Che arte sublime, la semeiotica medica!
L'etimologia svela l'arcano: la parola deriva dal termine greco semèion che significa segno.
Da non confondere con la semiotica, la scienza generale dei segni nella filosofia del linguaggio, che è la disciplina insegnata e resa celebre da Umberto Eco all'Università di Bologna. Ma questa è un'altra storia...
La semeiotica è in pratica la capacità dei medici di rilevare i dati relativi a una patologia con l’ausilio dei soli sensi.
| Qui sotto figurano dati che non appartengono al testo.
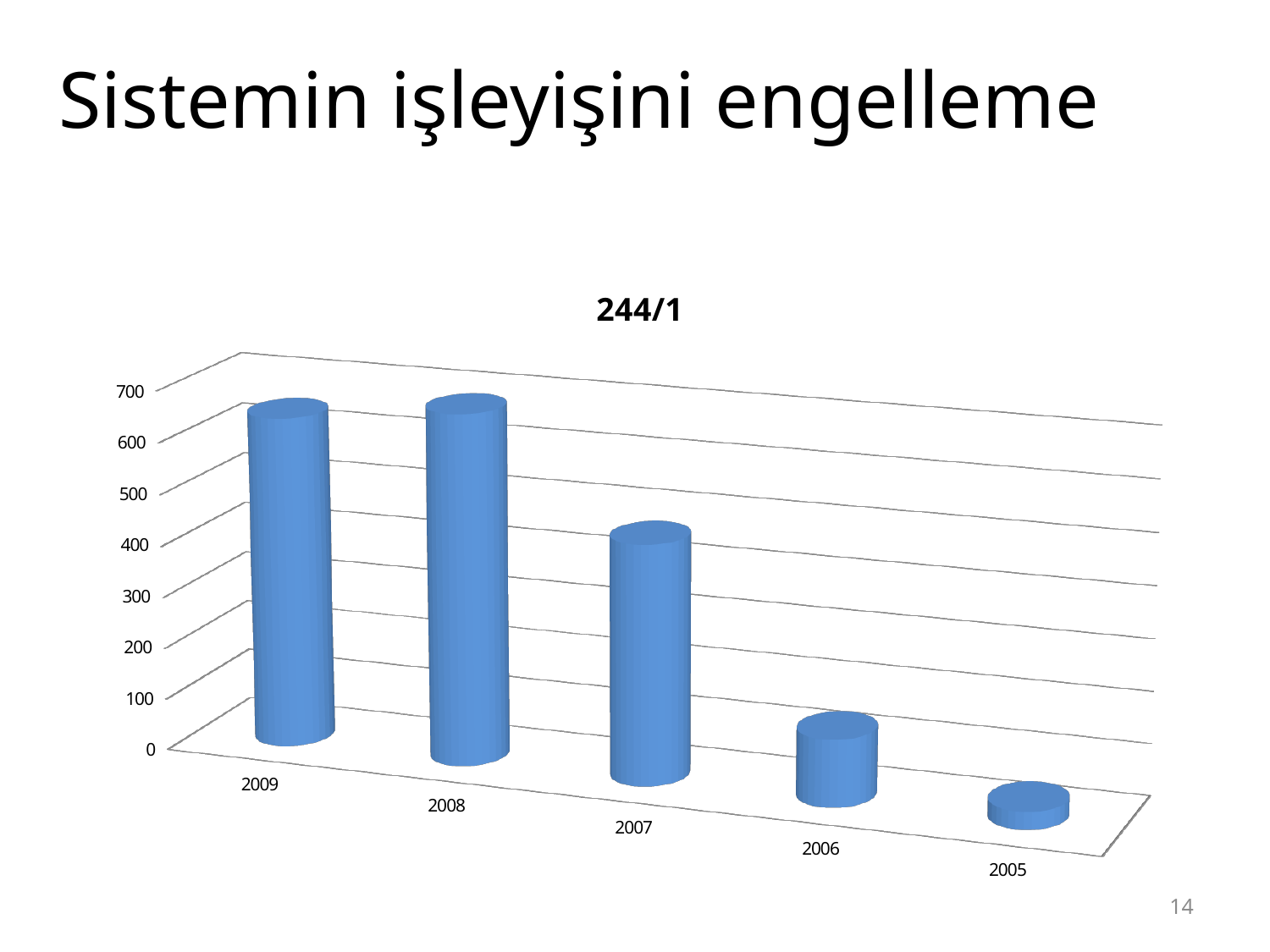
How many years are shown on the x axis of the chart? 5 Which is larger, the value for 2009 or the value for 2007? 2009 What is the title of the chart? 244/1 What kind of chart is shown on the slide? bar chart Is the value for 2005 greater or less than 100? less Do the values rise or fall moving from 2009 to 2005 along the x axis? fall Is the value for 2006 greater or less than 300? less Which year has the lowest value in the chart? 2005 Is the value for 2009 greater or less than 500? greater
Tutti insieme sapientemente orchestrati per stanare il colpevole del danno corporeo sondando gli indizi che emergono dall’organismo malato.
Il guaio autentico è che molti camici bianchi, purtroppo, non visitano più e si limitano a sfornare diagnosi semplicemente esaminando i responsi delle apparecchiature diagnostiche.
Quante volte ci capita di sentire: «Quel dottore nemmeno mi ha sfiorato!».
Ecco che cosa sta mancando alla medicina ipertecnologica di oggi: il contatto. Ossia il con (la comunione, la condivisione) e il tatto (il toccare fisico ma, verrebbe dire, anche il comportamento improntato a discrezione e delicatezza).
Vogliamo il gesto umanissimo racchiuso nel significato stesso della parola clinica, che affonda le radici nel sostantivo greco kline, letto. E dunque il clinico è il medico che insegna ai suoi allievi l'arte di curare il malato a letto. Chinandosi, piegandosi empaticamente verso di lui (anche questo significa il verbo klino).
Insomma, bisognerebbe riconquistare, nella valutazione di un paziente, il grande potere dei 5 sensi: la vista (con l’ispezione si collezionano tutte le informazioni ottenibili “a colpo d’occhio”), il tatto, il fiuto (le malattie possono essere fonti di odori particolari), l’udito (con quel mitico invito: “Dica 33!”) e, in uno slancio di zelo, anche il gusto.
Il gusto, sì.
Proprio come sosteneva quel famoso professore...
Concionava, nell’aula universitaria gremita di studenti, sull’importanza di analizzare il paziente nel modo più approfondito possibile in virtù della potente semeiotica medica.
Così a un certo punto estrasse da un armadietto un portaprovette con cinque piccoli recipienti cilindrici, disposti in fila indiana.
E ricolmi di urina.
Ostentando sicurezza, infilò l'indice nel liquido del primo contenitore di vetro, nel mutismo sbigottito della platea. Quindi, con l’eleganza di un sommelier, se lo portò alla bocca.
Degustò con lentezza, tra i gemiti di ripugnanza del pubblico, e…
«Diabete!».
Intinse di nuovo il polpastrello nella provetta accanto e… «Eccesso di globuli bianchi».
A ogni assaggio, una diagnosi.
«Qui presenza di eritrociti e poi… uhm, già-già-già... quantità elevate di proteine, e infine direiiiii… cristalli di acido urico!».
Il prof. a questo punto rivolse un’occhiata panoramica agli atterriti allievi e poi: «Tu, tu e tu».
I tre avanzarono recalcitranti, costretti a cimentarsi nel test. Che si rivelò drammatico e penoso: dita tremolanti, facce accartocciate, budella in rivolta, lamenti strozzati.
Il terzetto tornò a sedersi sugli scranni, visibilmente provato, tra le pacche di conforto degli amici attorno.
«L’osservazione», intervenne allora il professore con tono placido, «è un fondamento del processo diagnostico. Ma voi, cari miei, non vi siete nemmeno accorti che nelle provette ho intinto il dito indice ma in bocca ho infilato il medio!».